Para a realização deste trabalho, foi necessária primeiramente a compreensão dos


estudos realizados pela Arqueologia Funerária, bem como a contextualização do sítio Justino
dentro das pesquisas realizadas na região de Xingó. Para tanto, busquei através da revisão
bibliográfica, a inserção sobre os estudos arqueológicos na região Nordeste e sobre as pesquisas
provenientes do sítio Justino, sobretudo referentes aos sepultamentos e seus acompanhamentos
funerários. Durante a leitura das características de cada sepultamento, principalmente àqueles
provenientes dos cemitérios A, B e C, os quais possuem contextos de vasilhames cerâmicos
acompanhando os sepultamentos, elaborei uma tabela, para melhor organização, dos dados que
podem permitir identificar os enterramentos que foram depositados com vasilhas cerâmicas
completas, alvos iniciais do presente trabalho, e de separá-los entre o tipo de enterramento, o
grupo referente a idade e sexo que os indivíduos pertenciam e o local de deposição do
vasilhame.

Em primeira instância, de acordo com discussões com minha orientadora, os


vasilhames completos identificados nos sepultamentos foram separados entre os que foram
utilizados como urna, os que foram depositados sobre o crânio e abdômen dos indivíduos, e
outros tipos, como os que foram colocados sobre quase todo o corpo, e aqueles que foram
encontrados ao lado dos esqueletos. Acreditamos que essas informações, somadas com outras,
podem viabilizar melhor compreensão dos rituais funerários realizados no sítio Justino.

Antes de iniciar o levantamento bibliográfico, tive contato com a documentação


primária do sítio localizada no Museu Arqueológico de Xingó (MAX), além de visitar a
exposição do museu. Além disso, trabalhei com os discentes Victhor Silva e Lucas Oliveira,
que também estudam os contextos funerários do sítio Justino, numa etapa de escavação dos
sepultamentos que trouxe maior aproximação e perspectiva do objeto do presente trabalho.

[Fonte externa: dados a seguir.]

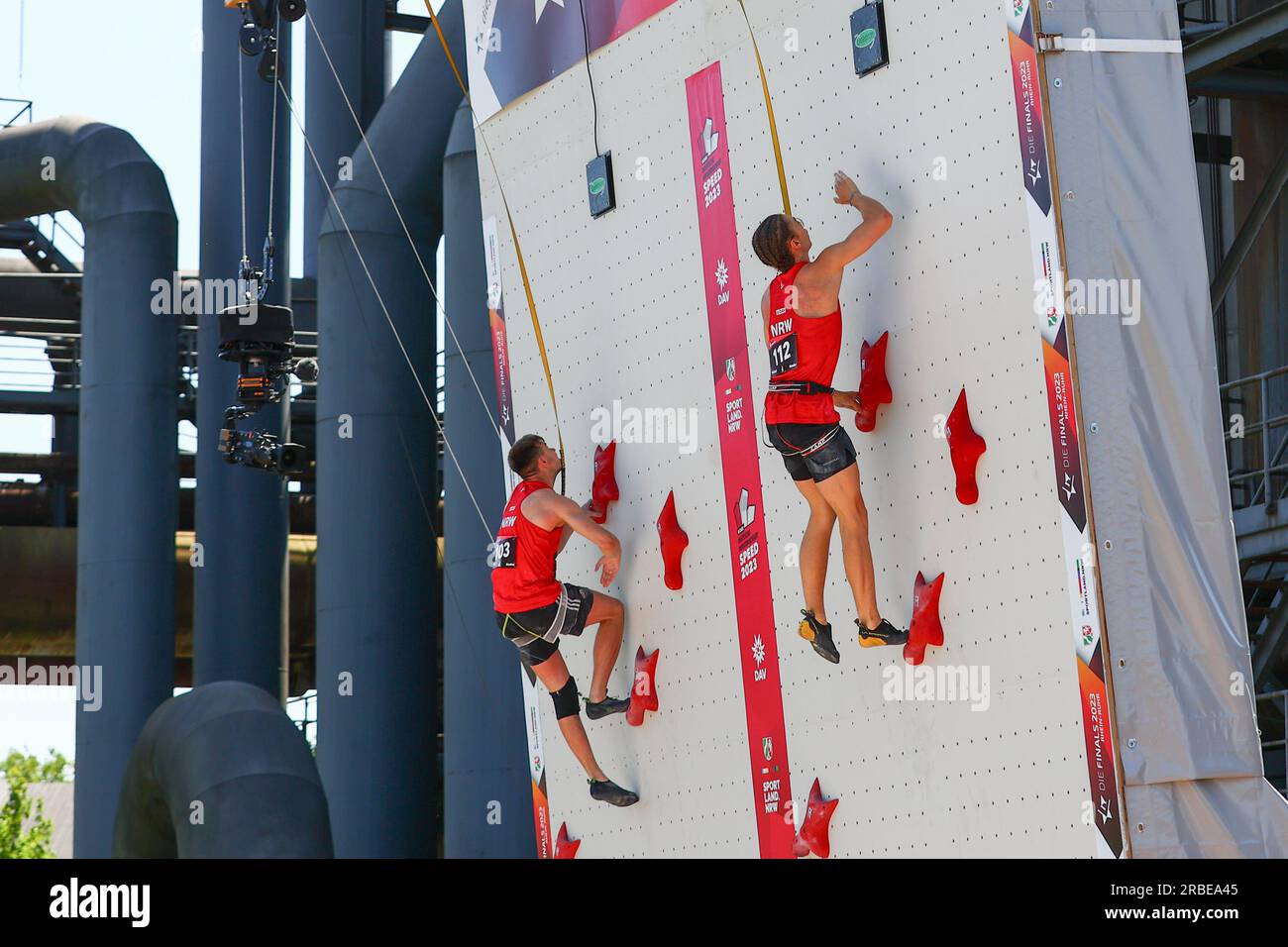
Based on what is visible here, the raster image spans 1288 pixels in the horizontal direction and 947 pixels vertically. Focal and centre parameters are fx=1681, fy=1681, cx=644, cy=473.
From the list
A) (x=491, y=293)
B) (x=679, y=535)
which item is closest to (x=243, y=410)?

Para a continuidade da pesquisa, pretendo também analisar as características dos


vasilhames, bem como suas marcas de uso, técnica de manufatura e acabamento, para a
tentativa de associação destes e suas deposições com idade e/ou sexo dos indivíduos em que
são decorrentes, bem como a utilização de outros dados dos sepultamentos – como a posição
do esqueleto – para melhor interpretação dos contextos funerários e os rituais que foram
realizados anteriormente à deposição dos mortos.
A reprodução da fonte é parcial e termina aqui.